Avant même de s’imposer par la magnificence d’un Gustave Doré, de s’épanouir avec grâce par la féerie des Arthur Rackham, Edmond Dulac ou Kay Nielsen, bien avant de rencontrer l’intérêt de créateurs d’univers aussi singuliers que Peter Newell et Walter Crane, d’être investie par la radicalité, l’innovation d’une Warja Lavater ou d’une Sarah Moon, l’illustration a eu très tôt partie liée avec le conte, même si cette entrée se fit timidement, au seuil de volumes qui s’ouvraient alors aimablement sur un frontispice montrant la conteuse ou le conteur face à son auditoire.

Aujourd’hui difficilement dissociable du conte, qui constitue pour elle un domaine d’excellence tout autant qu’un exercice de style incontournable, l’illustration reste pourtant une entité qui s’immisce entre le conte et son récepteur. S’il est difficile d’acquiescer aux propos de Bruno Bettelheim affirmant que l’illustration « prive » le conte d’une part de sa signification, il faut bien reconnaître que cette dernière n’est pas non plus soluble dans le conte. Si elle peut s’articuler au texte au point de prendre la relève de l’interprétation du conteur, si elle peut même lui être absolument soumise, force est de constater que l’illustration joue d’innombrables partitions, pouvant aller jusqu’à la dissonance.

───

[Consigne] Extrayez en entier le texte sur l'illustration des contes, sans y changer un seul mot. Le matériel qui vient ensuite n'a rien à voir avec le texte.

(Questions spatiales sur des scènes)
───

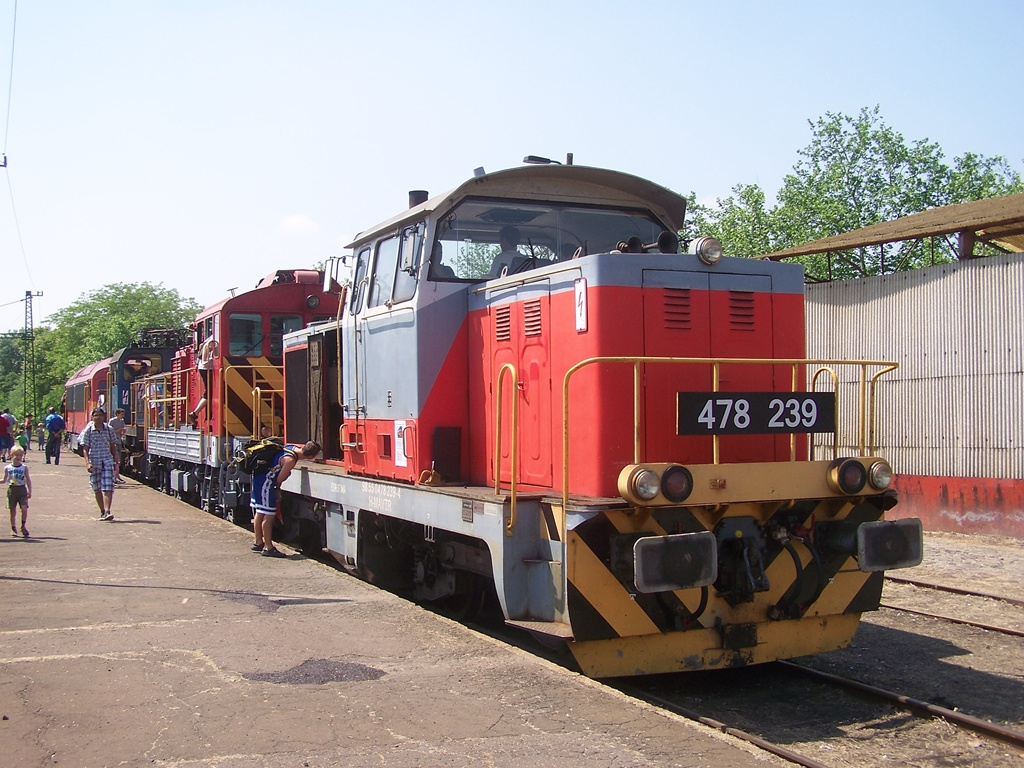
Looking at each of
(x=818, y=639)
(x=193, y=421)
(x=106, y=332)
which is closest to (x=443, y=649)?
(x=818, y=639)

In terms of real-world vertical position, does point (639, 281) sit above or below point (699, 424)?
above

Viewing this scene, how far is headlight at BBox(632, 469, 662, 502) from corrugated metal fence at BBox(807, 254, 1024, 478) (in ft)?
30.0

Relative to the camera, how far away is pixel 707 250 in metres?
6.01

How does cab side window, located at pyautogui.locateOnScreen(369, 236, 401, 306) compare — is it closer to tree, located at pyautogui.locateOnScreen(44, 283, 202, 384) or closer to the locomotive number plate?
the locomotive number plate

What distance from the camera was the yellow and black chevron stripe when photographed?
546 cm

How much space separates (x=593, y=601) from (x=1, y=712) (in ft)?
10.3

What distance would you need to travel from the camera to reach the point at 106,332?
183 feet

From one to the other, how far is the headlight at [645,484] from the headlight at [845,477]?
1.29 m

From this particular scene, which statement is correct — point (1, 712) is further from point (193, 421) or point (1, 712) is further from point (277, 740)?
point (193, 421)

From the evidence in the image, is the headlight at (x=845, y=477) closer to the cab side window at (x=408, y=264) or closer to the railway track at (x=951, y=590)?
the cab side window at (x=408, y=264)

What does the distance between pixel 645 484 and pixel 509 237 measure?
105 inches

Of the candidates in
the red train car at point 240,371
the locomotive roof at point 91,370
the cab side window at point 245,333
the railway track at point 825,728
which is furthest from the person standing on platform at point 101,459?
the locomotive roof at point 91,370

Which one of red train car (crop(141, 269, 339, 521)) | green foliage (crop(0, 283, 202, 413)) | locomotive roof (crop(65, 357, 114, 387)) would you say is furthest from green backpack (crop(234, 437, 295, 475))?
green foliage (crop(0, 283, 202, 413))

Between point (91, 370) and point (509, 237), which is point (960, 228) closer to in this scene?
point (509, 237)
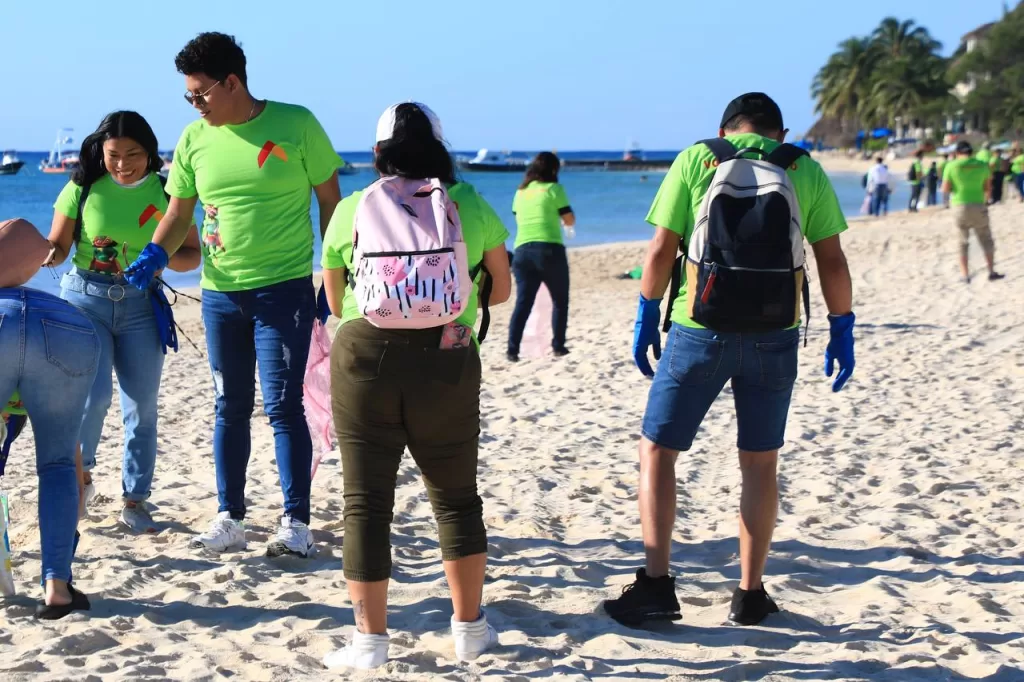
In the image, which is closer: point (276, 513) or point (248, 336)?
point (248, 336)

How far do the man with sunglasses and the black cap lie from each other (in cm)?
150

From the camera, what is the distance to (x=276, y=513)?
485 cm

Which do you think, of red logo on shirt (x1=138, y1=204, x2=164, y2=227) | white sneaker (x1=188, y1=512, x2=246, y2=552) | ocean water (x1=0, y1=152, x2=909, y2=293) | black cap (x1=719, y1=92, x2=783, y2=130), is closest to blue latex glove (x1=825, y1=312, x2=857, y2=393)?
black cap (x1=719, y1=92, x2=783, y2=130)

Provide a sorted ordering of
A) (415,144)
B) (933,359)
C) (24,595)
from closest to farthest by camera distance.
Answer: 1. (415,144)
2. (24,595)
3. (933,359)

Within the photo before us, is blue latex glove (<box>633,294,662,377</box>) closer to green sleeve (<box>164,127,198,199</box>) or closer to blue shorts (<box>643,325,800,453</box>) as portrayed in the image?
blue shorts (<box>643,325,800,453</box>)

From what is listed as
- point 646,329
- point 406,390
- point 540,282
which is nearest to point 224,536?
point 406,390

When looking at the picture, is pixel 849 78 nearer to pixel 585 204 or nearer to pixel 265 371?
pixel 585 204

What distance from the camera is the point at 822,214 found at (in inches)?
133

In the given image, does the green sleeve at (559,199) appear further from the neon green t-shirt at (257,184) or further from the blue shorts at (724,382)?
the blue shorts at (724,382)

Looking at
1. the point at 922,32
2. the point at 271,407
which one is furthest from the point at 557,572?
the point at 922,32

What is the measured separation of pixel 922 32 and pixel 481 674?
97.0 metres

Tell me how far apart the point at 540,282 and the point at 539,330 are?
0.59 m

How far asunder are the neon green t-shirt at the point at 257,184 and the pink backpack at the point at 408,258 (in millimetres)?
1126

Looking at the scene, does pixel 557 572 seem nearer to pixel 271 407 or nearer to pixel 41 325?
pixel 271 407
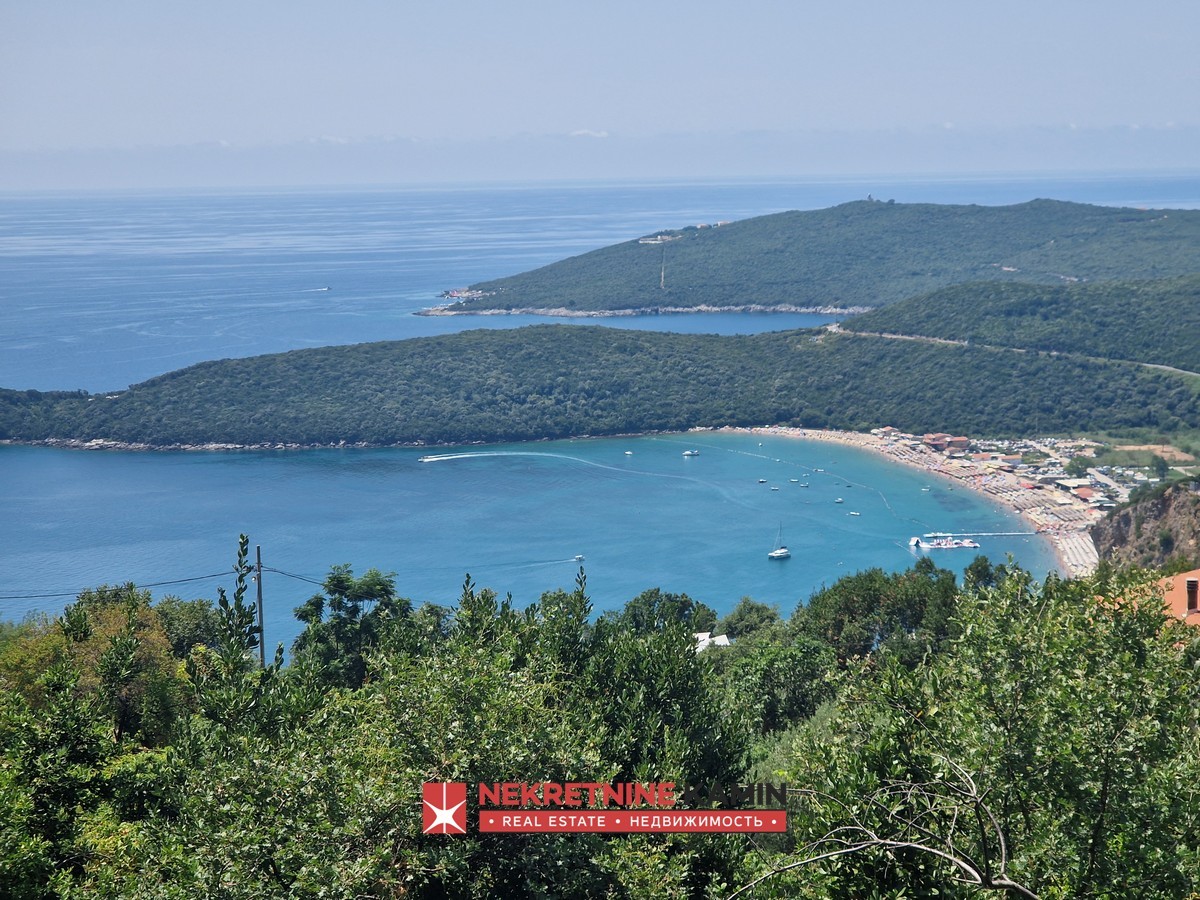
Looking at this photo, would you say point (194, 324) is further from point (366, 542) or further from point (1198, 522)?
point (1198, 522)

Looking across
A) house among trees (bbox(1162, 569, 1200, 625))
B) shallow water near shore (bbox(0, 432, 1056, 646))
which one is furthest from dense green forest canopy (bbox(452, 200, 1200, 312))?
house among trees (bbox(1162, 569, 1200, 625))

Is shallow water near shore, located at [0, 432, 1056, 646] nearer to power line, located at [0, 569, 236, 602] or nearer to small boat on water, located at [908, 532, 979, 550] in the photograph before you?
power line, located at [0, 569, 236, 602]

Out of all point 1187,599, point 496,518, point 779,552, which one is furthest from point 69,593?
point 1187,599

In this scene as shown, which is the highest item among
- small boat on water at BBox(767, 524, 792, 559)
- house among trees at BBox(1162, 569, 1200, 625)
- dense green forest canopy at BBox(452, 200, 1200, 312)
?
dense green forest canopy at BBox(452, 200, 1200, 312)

───

[Résultat]
Avant même de s’imposer par la magnificence d’un Gustave Doré, de s’épanouir avec grâce par la féerie des Arthur Rackham, Edmond Dulac ou Kay Nielsen, bien avant de rencontrer l’intérêt de créateurs d’univers aussi singuliers que Peter Newell et Walter Crane, d’être investie par la radicalité, l’innovation d’une Warja Lavater ou d’une Sarah Moon, l’illustration a eu très tôt partie liée avec le conte, même si cette entrée se fit timidement, au seuil de volumes qui s’ouvraient alors aimablement sur un frontispice montrant la conteuse ou le conteur face à son auditoire.

Aujourd’hui difficilement dissociable du conte, qui constitue pour elle un domaine d’excellence tout autant qu’un exercice de style incontournable, l’illustration reste pourtant une entité qui s’immisce entre le conte et son récepteur. S’il est difficile d’acquiescer aux propos de Bruno Bettelheim affirmant que l’illustration « prive » le conte d’une part de sa signification, il faut bien reconnaître que cette dernière n’est pas non plus soluble dans le conte. Si elle peut s’articuler au texte au point de prendre la relève de l’interprétation du conteur, si elle peut même lui être absolument soumise, force est de constater que l’illustration joue d’innombrables partitions, pouvant aller jusqu’à la dissonance.